→ THE TASK
Copy the records below word for word, starting with the line that contains "farther in this photo?" and going on through the last line of the records.
* begin *
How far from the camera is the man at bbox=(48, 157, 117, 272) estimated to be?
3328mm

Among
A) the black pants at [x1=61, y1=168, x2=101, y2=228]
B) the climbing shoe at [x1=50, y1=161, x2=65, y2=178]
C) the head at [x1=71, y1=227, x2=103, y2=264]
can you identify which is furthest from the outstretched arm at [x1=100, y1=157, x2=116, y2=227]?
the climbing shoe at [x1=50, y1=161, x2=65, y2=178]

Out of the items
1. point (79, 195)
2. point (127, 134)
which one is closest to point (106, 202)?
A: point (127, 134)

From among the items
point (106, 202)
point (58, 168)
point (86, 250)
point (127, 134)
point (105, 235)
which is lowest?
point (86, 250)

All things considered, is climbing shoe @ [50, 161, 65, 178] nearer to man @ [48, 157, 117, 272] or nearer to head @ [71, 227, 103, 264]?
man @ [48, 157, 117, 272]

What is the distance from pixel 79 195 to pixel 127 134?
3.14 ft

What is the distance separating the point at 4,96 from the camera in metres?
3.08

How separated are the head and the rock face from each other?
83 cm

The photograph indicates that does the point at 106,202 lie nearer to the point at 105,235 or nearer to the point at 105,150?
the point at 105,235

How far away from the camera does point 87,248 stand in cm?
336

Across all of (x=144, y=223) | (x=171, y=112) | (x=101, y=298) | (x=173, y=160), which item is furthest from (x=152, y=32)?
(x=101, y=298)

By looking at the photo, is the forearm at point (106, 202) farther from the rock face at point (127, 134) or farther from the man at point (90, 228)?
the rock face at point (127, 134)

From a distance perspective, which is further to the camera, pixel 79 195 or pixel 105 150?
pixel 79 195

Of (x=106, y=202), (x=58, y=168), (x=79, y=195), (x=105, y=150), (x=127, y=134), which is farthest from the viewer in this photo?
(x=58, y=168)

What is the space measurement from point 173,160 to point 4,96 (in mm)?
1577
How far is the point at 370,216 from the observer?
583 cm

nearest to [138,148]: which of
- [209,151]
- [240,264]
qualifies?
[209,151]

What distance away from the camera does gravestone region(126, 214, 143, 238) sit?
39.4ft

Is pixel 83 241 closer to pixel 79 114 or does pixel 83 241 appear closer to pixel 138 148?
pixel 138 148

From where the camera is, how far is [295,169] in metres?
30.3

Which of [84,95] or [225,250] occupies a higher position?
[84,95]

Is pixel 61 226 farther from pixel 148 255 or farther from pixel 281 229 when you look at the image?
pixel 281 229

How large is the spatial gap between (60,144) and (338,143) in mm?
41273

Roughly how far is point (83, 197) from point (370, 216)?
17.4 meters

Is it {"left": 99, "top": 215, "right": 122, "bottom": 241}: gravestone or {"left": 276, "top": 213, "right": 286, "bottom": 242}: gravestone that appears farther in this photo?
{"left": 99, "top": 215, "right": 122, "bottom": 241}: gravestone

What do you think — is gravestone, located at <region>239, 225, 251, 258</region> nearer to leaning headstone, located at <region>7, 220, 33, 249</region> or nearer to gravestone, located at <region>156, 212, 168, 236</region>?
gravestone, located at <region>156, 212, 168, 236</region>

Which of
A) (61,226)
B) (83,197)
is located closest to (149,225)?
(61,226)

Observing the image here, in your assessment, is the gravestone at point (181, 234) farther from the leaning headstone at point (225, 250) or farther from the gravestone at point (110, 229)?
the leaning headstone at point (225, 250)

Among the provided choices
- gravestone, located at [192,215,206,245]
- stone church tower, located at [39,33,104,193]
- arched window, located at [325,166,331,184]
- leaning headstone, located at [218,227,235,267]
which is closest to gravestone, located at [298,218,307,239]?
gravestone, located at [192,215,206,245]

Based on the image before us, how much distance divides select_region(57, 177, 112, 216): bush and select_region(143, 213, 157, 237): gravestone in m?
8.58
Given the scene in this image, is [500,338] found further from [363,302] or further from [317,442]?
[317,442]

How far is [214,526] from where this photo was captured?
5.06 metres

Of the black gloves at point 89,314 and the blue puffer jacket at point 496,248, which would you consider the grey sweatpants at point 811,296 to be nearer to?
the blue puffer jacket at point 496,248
* end *
→ SOLUTION FOR THIS PROBLEM
Is it {"left": 99, "top": 215, "right": 122, "bottom": 241}: gravestone or {"left": 276, "top": 213, "right": 286, "bottom": 242}: gravestone that appears farther in this photo?
{"left": 99, "top": 215, "right": 122, "bottom": 241}: gravestone

What do you think — is gravestone, located at <region>239, 225, 251, 258</region> nearer to leaning headstone, located at <region>7, 220, 33, 249</region> or nearer to gravestone, located at <region>156, 212, 168, 236</region>?
gravestone, located at <region>156, 212, 168, 236</region>

Which of
A) (61,226)
B) (83,197)
is located closest to (149,225)?
(61,226)

Observing the image here, in your assessment, is the gravestone at point (181, 234) farther from the leaning headstone at point (225, 250) or farther from the gravestone at point (110, 229)?
the leaning headstone at point (225, 250)

Among the provided choices
- gravestone, located at [192,215,206,245]
- stone church tower, located at [39,33,104,193]
- arched window, located at [325,166,331,184]
- leaning headstone, located at [218,227,235,267]
which is closest to gravestone, located at [298,218,307,239]?
gravestone, located at [192,215,206,245]

Based on the image before us, how much distance divides select_region(57, 177, 112, 216): bush and select_region(143, 213, 157, 237): gravestone in m?
8.58
Given the scene in this image, is [500,338] found further from [363,302] or further from [317,442]?
[317,442]

How far is [214,526] from where this photo was captured?
5.06 metres

Of the black gloves at point 89,314 and the blue puffer jacket at point 496,248, which would you consider the grey sweatpants at point 811,296 to be nearer to?
the blue puffer jacket at point 496,248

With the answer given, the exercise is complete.